What you are asked to do: Rewrite the items from their first line through the line containing "26578 millimetres", substituting "green slope" for "grassy hillside" and leaving everything else unchanged.

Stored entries
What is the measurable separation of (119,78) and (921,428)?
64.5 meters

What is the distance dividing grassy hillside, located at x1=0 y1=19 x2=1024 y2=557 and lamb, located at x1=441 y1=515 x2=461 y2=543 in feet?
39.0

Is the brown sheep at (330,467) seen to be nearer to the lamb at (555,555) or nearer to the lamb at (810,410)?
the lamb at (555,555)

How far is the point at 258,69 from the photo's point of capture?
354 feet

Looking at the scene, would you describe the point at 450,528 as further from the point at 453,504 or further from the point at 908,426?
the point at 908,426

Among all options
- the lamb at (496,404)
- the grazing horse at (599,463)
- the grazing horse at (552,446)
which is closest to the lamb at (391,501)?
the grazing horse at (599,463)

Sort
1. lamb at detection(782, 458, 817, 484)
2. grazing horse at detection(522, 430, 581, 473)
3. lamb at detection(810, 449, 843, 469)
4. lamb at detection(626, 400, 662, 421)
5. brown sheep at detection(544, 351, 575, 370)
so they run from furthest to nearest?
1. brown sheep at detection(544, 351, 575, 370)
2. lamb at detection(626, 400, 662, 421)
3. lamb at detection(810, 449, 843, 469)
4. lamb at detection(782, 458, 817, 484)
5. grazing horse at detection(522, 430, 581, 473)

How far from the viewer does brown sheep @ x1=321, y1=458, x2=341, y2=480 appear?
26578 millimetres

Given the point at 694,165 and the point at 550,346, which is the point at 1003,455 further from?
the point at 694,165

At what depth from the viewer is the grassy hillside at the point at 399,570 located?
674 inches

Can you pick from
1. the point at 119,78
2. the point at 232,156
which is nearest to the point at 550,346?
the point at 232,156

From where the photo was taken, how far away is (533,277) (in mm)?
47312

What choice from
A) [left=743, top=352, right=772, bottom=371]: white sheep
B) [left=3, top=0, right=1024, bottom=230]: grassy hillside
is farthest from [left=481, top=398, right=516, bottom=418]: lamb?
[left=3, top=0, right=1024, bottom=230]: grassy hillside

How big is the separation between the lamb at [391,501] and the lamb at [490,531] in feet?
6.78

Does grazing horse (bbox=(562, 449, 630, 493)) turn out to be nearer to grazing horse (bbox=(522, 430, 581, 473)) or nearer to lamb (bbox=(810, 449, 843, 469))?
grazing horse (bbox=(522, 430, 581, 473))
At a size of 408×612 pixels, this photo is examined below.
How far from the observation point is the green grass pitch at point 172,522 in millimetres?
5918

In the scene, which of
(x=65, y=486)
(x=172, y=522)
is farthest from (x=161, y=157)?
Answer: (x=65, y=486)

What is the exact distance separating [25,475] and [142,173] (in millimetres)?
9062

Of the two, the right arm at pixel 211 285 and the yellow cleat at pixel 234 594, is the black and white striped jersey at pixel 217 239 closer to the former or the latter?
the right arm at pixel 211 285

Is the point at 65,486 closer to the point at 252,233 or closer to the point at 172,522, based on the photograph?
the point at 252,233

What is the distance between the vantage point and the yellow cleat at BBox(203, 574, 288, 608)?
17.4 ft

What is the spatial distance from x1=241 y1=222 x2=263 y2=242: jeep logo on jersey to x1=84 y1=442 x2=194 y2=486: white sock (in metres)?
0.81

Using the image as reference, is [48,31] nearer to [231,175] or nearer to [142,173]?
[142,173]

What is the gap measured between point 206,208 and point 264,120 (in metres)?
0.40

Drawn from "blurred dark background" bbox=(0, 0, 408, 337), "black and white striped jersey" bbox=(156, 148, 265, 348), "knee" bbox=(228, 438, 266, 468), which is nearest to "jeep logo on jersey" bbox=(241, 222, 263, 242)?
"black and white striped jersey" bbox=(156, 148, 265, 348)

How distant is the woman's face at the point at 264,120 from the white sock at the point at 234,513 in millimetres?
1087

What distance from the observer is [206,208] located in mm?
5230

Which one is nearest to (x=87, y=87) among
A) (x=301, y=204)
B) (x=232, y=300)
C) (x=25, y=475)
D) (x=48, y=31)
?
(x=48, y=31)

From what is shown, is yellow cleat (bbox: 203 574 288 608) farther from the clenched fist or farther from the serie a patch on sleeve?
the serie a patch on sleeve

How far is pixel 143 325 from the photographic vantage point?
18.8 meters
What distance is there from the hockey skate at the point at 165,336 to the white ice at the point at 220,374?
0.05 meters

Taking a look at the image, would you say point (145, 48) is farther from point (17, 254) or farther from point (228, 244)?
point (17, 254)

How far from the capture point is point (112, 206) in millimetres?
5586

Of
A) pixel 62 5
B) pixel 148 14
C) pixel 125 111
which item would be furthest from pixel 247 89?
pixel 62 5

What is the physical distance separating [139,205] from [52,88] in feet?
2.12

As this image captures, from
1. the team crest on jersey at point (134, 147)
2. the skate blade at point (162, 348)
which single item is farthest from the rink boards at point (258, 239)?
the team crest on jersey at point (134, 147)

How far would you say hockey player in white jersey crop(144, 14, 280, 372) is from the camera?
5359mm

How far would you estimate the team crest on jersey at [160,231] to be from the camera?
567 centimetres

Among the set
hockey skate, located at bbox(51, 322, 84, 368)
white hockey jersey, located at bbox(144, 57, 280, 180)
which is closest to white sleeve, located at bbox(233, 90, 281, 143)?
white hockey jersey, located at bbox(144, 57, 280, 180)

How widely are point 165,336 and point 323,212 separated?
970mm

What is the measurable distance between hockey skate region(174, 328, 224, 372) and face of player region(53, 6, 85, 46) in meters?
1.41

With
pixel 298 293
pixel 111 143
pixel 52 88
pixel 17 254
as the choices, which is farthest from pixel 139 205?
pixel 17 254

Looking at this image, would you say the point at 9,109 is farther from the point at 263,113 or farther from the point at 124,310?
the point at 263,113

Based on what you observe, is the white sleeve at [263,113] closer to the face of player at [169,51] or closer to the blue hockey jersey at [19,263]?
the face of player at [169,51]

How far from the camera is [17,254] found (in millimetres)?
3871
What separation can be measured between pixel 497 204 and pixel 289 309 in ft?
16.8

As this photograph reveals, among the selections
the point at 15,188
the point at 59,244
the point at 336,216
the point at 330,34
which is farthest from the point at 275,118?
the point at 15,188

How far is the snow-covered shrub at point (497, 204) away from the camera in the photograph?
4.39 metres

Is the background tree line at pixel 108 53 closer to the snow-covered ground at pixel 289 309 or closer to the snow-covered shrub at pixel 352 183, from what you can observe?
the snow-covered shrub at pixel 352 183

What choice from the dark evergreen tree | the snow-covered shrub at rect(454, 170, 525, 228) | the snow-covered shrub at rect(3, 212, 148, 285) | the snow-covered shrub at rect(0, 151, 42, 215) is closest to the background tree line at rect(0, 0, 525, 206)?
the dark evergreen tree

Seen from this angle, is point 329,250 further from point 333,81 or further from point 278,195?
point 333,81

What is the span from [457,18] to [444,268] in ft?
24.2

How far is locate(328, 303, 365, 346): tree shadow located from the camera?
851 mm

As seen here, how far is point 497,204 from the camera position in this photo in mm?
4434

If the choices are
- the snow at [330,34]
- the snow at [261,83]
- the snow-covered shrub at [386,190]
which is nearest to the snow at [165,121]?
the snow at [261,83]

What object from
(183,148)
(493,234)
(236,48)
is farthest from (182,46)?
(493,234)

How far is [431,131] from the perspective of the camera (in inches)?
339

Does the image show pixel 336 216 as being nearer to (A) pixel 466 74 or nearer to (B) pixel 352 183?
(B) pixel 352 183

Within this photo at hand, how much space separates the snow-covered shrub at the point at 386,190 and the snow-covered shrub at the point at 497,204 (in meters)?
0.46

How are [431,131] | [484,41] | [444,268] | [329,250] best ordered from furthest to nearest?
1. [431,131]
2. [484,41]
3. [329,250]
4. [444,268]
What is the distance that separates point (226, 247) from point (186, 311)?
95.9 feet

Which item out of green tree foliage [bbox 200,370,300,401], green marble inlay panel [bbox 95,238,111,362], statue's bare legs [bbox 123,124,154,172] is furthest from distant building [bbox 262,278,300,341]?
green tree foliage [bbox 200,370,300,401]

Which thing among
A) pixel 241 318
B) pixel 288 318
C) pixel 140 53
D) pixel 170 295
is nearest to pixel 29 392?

Result of this exercise:
What is the measurable separation of (119,78) and (921,428)?
64.5 meters

What is the distance dividing green slope, located at x1=0 y1=19 x2=1024 y2=557 and lamb, located at x1=441 y1=515 x2=461 y2=543 in feet?
39.0

Is the brown sheep at (330,467) seen to be nearer to the lamb at (555,555) or nearer to the lamb at (810,410)?
the lamb at (555,555)

How far is the point at 258,69 from the photo's point of capture?
354 feet

Looking at the scene, would you describe the point at 450,528 as further from the point at 453,504 or further from the point at 908,426?
the point at 908,426

Among all options
- the lamb at (496,404)
- the grazing horse at (599,463)
- the grazing horse at (552,446)
which is closest to the lamb at (391,501)?
the grazing horse at (599,463)

Sort
1. lamb at detection(782, 458, 817, 484)
2. grazing horse at detection(522, 430, 581, 473)
3. lamb at detection(810, 449, 843, 469)
4. lamb at detection(626, 400, 662, 421)
5. brown sheep at detection(544, 351, 575, 370)
so they run from furthest to nearest?
1. brown sheep at detection(544, 351, 575, 370)
2. lamb at detection(626, 400, 662, 421)
3. lamb at detection(810, 449, 843, 469)
4. lamb at detection(782, 458, 817, 484)
5. grazing horse at detection(522, 430, 581, 473)

How far from the viewer does brown sheep @ x1=321, y1=458, x2=341, y2=480 appear?
26578 millimetres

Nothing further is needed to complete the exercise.